BİR KURTULUN, YETER DA!..

Şafak DELİÇAKAR2019-07-01 08:36:28

Bir etkinlik için hafta sonunda Aybastı ilçemizin Perşembe Yaylasına gitmiştim. Bundan birkaç yıl öncede gitmiştim. Son gidişimde acaba bazı noksanlıklar giderilmiş mi diye yaptığım gözlemlerde maalesef bir arpa boyu yol kat edilmemiş, aksine daha da kötü olduğunu üzüntüyle görmüş oldum.

Öncelikle şu canım mendereslerin yüzeylerinde ki kirlilikler ve çevrelerinde ki çöplerin tam sezonuyken ivedilikle temizlenmesi gerekir diye uyarıyorum. İkincisi yaylada ortak kullanım alanlarında maalesef çöp konteynırları yok. Umumi wc ler yok. Alışveriş stantları da sadece yaylanın merkezinde. Yani Çiseli (Kümbet) taraflarına giderseniz, alış veriş için tekrar geri dönmek zorundasınız.

Kargı tepesinin eteklerinde ki menderesler tarafına da mitili atarsanız, wc ve çöp konusunda oldukça sıkıntı çekebilirsiniz. O yüzden altınıza, üstünüze iyice dikkat etmeniz gerekiyor. Yaylada ki gölün etrafında da güzel bir mıntıka temizliği yapılması artık kaçınılmaz olmuş.

Bizim milletin elinin ayarı yok. Hadi bunu hepimiz biliyoruz da hem vallahi hem de billahi yaylayı mesken tutan Arapları da bu konuda kendimize benzetmişiz. Bir şey hoşuma gitti. O da yayla merkezinde ki esnafların içtenliği, doğallığı ve samimiyetleri. İnsanları çok güzel karşılıyor ve hoş sohbetleri ile güzel iletişime geçebiliyorlar.

Ben her zaman söylüyorum. Bu iddiamın yine arkasındayım. Bizim Ordu’da, turizm anlayışımız sıfır. Hatta eksi bin beş yüz. Turizmin farklı alanlarında farklı yatırımların nasıl yapılacağını, farklı işletmelerin farklı uygulamalarını, doğa ve tesisleşme konusunda ki çalışmaları ve projeleri maalesef ne anlayan, ne uygulayan ne de uygulatan var.

Merak etmeyin, sadece Perşembe Yaylası değil, Çambaşı’nda da temizlik ve hijyen konusunda da manzara aynı. Bu olumsuz manzaraları başta Ulugöl olmak üzere Gaga gölü, şelalelerin neredeyse tamamında bu iki kural tamamen ihlal edilmiş durumda.

Karadeniz’de turizm noktalarında yemeden içmeye, konaklamadan ulaşıma varıncaya kadar en pahalı ilinde bizim olduğunu biliyor musunuz?

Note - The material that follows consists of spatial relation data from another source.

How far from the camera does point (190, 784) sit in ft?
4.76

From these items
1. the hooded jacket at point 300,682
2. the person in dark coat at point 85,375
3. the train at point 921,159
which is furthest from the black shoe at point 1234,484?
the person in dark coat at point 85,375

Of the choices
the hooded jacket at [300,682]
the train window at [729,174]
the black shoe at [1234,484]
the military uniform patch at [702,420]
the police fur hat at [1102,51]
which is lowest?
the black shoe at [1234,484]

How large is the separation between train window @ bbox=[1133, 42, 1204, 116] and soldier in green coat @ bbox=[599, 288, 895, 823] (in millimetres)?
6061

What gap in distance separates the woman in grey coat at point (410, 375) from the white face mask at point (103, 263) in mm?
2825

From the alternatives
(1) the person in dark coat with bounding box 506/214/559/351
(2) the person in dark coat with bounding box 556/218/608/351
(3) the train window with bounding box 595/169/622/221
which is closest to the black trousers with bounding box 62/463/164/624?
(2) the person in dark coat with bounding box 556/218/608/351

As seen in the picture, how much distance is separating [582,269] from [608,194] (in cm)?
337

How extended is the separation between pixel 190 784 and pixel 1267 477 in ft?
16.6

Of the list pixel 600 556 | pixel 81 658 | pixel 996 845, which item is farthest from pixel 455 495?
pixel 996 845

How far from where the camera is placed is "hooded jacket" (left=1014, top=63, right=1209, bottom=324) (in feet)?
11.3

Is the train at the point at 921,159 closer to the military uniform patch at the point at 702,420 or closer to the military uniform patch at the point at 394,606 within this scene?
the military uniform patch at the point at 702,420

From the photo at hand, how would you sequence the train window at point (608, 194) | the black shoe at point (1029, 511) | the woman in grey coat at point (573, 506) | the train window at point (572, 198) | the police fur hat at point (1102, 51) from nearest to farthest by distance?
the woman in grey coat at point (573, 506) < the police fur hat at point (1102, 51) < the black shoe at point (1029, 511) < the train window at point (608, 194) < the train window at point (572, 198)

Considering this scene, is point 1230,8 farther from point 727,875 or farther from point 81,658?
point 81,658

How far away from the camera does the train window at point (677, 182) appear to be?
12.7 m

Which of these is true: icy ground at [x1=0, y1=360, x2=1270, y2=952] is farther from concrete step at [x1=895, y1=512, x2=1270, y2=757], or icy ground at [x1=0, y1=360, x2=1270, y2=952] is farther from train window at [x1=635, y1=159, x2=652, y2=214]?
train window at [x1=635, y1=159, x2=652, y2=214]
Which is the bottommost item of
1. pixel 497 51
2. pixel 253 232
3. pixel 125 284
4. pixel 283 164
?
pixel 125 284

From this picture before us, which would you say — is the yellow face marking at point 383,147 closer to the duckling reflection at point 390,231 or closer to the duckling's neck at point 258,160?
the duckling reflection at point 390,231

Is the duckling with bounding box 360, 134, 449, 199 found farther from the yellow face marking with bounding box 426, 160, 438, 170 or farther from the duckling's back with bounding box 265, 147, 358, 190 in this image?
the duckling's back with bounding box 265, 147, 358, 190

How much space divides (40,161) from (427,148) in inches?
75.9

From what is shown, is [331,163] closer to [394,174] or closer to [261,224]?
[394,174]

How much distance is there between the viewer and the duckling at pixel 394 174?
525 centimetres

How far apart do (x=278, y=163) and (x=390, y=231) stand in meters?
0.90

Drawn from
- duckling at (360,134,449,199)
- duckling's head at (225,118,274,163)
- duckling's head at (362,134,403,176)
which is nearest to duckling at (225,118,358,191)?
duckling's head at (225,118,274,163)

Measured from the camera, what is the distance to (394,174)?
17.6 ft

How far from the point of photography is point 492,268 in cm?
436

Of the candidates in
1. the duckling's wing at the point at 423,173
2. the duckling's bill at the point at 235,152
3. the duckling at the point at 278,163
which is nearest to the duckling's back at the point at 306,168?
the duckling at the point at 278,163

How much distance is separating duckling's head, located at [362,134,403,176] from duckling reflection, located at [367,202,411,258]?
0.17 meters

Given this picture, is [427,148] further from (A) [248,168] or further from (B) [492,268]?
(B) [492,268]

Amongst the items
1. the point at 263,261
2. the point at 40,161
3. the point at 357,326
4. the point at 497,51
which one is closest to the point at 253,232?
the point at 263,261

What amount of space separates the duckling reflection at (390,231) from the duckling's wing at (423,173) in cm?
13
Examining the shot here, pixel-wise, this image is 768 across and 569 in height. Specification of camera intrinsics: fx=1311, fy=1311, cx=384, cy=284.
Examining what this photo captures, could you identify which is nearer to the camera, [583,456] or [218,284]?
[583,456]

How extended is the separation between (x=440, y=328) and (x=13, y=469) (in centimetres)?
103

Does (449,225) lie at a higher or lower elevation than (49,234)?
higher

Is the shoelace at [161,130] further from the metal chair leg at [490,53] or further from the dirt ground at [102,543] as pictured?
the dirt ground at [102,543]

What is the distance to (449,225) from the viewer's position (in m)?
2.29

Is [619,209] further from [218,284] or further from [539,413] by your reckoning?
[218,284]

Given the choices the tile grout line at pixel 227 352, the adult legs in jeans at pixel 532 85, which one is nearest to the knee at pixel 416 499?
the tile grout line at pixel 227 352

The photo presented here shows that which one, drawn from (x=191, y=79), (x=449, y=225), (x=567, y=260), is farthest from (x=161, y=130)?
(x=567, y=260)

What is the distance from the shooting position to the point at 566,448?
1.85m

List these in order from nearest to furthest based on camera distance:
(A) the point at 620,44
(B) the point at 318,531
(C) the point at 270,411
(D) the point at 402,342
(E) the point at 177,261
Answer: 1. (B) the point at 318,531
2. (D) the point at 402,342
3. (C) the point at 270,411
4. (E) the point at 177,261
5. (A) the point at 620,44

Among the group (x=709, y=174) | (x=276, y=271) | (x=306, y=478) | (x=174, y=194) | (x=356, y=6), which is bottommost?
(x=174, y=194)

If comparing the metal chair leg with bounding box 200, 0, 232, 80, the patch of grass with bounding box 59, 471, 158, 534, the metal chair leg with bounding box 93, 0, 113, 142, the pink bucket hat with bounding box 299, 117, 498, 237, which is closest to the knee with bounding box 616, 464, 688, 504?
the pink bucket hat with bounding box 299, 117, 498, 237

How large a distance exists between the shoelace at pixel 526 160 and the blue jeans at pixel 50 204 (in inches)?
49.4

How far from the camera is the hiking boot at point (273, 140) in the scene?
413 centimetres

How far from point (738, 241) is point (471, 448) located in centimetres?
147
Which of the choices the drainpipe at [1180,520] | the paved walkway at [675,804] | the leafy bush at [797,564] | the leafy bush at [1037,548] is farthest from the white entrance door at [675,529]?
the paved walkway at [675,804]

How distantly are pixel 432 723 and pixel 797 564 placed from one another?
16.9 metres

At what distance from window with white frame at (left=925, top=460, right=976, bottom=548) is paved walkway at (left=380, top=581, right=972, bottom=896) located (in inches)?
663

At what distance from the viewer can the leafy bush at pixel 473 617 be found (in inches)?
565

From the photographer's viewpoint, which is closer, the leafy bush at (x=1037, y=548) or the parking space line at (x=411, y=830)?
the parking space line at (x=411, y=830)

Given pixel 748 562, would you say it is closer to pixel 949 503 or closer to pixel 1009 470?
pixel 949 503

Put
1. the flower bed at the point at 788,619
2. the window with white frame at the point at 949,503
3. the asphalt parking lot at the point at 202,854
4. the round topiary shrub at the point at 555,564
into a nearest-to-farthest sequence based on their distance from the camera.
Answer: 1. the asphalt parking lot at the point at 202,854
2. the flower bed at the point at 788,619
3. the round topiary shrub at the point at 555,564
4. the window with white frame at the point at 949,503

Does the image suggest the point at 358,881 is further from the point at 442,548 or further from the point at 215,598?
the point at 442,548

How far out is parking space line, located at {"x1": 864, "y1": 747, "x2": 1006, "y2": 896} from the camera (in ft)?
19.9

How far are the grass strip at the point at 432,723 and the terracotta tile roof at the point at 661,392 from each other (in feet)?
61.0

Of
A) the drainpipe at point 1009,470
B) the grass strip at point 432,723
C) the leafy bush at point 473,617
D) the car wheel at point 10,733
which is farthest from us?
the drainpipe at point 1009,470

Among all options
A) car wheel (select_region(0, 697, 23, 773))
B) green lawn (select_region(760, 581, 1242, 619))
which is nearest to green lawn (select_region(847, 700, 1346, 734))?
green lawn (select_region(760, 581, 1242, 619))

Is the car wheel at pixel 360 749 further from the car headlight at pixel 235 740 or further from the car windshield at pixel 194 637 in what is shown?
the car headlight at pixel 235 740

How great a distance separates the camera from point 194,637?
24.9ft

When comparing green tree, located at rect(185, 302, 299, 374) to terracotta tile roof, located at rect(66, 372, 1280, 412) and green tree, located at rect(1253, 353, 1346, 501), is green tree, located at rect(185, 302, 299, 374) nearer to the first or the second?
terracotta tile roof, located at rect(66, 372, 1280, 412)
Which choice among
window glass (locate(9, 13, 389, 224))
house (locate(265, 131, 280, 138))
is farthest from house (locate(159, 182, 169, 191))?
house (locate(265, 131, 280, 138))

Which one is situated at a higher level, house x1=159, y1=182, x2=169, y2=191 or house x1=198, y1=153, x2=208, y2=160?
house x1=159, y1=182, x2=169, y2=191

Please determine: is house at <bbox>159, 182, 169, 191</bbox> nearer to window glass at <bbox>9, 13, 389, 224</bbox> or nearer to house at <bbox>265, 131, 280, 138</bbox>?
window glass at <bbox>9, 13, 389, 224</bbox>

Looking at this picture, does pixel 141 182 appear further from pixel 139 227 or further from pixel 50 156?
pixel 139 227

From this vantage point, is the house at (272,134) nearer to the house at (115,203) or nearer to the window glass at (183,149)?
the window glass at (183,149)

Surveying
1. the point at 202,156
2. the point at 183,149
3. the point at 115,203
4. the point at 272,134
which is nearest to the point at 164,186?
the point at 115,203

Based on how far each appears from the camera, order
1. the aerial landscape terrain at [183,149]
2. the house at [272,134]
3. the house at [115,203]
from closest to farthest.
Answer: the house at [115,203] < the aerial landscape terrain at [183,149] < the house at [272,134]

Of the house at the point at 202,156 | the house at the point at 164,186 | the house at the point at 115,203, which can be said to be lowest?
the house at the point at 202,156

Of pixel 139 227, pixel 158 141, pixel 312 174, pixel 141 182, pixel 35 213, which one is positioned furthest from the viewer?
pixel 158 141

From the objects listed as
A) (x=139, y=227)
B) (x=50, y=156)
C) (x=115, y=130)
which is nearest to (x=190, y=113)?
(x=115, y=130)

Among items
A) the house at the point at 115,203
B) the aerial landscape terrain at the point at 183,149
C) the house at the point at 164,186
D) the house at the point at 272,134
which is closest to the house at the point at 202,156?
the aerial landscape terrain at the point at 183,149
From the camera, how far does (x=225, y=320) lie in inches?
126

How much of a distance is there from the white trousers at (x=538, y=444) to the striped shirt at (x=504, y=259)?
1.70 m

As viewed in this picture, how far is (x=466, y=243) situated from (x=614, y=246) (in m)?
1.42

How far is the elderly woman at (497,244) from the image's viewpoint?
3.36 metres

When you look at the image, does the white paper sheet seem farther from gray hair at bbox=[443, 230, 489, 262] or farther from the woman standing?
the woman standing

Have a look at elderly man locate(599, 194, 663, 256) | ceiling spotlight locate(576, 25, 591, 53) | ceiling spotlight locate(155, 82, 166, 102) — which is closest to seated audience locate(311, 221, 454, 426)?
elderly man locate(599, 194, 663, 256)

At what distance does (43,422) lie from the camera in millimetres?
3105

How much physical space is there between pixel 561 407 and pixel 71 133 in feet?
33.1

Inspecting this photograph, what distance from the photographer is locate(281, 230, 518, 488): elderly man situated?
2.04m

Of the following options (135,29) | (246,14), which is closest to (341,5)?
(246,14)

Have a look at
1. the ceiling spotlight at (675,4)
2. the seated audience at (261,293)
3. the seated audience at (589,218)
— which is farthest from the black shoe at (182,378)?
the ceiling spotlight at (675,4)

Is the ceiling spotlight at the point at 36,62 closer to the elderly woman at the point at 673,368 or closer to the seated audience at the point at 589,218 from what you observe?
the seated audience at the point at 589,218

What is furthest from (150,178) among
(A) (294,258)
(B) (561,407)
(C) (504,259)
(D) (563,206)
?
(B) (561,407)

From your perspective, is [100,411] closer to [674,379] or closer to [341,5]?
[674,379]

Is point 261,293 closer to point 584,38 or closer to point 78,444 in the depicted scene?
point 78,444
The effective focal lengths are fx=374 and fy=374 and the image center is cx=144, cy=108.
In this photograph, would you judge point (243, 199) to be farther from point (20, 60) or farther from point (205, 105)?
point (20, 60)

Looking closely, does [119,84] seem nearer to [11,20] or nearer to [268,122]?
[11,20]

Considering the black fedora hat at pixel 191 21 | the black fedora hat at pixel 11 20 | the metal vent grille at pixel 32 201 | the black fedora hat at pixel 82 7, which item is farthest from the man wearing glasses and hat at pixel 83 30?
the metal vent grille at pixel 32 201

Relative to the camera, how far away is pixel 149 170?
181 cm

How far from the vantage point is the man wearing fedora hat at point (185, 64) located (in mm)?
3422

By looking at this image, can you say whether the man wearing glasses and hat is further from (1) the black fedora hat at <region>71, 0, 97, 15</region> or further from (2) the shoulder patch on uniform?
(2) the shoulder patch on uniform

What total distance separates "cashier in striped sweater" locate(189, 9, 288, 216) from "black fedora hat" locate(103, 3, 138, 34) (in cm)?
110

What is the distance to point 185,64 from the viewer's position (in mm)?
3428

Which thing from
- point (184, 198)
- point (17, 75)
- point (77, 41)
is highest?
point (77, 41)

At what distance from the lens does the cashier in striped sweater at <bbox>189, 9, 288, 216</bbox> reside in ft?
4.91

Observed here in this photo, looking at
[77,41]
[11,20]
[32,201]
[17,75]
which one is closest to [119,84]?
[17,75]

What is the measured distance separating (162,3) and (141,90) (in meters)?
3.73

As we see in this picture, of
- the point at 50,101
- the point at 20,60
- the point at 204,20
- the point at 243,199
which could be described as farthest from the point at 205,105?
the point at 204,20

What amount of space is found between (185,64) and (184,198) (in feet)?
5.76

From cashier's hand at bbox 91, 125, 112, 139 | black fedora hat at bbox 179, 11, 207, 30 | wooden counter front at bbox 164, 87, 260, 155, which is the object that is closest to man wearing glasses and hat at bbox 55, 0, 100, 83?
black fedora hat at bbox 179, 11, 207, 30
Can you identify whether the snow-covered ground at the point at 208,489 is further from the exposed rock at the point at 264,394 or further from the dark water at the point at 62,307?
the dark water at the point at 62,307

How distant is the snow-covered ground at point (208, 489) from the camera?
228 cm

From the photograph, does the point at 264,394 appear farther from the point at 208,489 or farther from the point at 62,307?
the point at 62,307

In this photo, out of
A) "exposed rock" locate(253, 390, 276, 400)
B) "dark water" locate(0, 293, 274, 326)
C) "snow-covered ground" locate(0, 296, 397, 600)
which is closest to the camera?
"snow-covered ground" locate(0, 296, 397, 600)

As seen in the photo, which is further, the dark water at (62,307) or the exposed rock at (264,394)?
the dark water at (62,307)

Bakın işte bu konuda da elimize su döken yok. Hazır Araplar da buradayken bu konuda kocaman bir Maşallah çekelim mi? Çekelim gitsin ne olacak canım. Nasıl olsa Ekim, Kasım aylarında başlayacaksınız yine şu kadar kişi geldi, şu kadar kişi gitti, şunu yaptık, bunu yaptık diye. 

Bizimkini sokma akıl diye kabul etmiyorlar. 10 senedir dilimizde tüy bitti. Ama bir şey değişmedi. Siz böyle devam edin. Aman rahatınızı bozmayın. Bu pahalılıkta bu senede iyi kar yapar, kışında bol bol sayarsınız. Sermayeye hizmet eden yatırımla, sermayeye hizmet eden hizmetle turizm olmuyor beyler olmuyor. Şu at gözlülüklerinden bir kurtulun artık bir kurtulun. Yeter da.